I made the decision several years ago that my default expression would be smiling. And that has been a wonderful thing for my life. Smiling at people lifts their spirits, they smile back, it lifts my spirits, and we’re all happier for it. Women and men both should be smiling more!

  1. Street Harassment

I have never experienced street harassment/cat calling/eve teasing. Never. Some of you I know will say that maybe I’m just not that attractive. It’s certainly been said before. But from what I’ve been told street harassment has very little to do with a woman’s actual physical beauty. Add to that the fact that there have been times in my life when I was more attractive than I might be today. When I was young and living in Los Angeles I had waist-length black hair and a figure of 36-26-36 (often considered ideal. A size zero hourglass). But still no degrading comments about my appearance.

I can certainly see street harassment being a problem but I wonder if promoting the idea that all women experience this is seeing more problems than actually exist. I often complain that when people say they are being honest that they are actually just being mean. I would like to see people be honest about positive things, but if we label every compliment as harassment that can’t happen.

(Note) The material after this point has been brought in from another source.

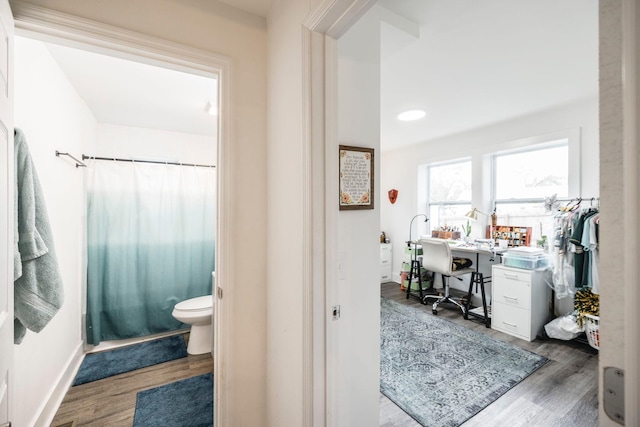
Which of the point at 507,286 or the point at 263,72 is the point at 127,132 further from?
the point at 507,286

I remember rushing off the subway towards a Hindi class a few years ago. And as I dashed past a very stylishly dressed Black man, he said, “That shirt looks great on you.” It made my day! He said it with such kindness and sincerity and I thanked him and went on my way. I felt happy and uplifted. That’s a genuine compliment. That’s not the same thing as street harassment.

I think it might benefit us all to assume good intentions from people. Yes there are times when a woman is being harassed and harmed, but taking offense at genuine compliments just seems to make the world a sadder place.

When I was working at the grocery store an older man told me that I had a beautiful smile. And I happily accepted the compliment. He was relieved. He started complaining about how you can’t say anything to anyone these days without getting yelled at. It was awkward as he ranted but I also felt for him as he never knew if it was safe to say something nice to someone. Is it not weird that we’re afraid to say something nice to someone?

Perhaps the solution is to not discriminate these things just based on gender. We should offer compliments to both women and men. We can all remind each other to smile. It doesn’t solve all your problems but it sure doesn’t hurt!

Let’s start remembering that the other people around us are manifestations of God and sharing happiness with them will help remind them of their divinity.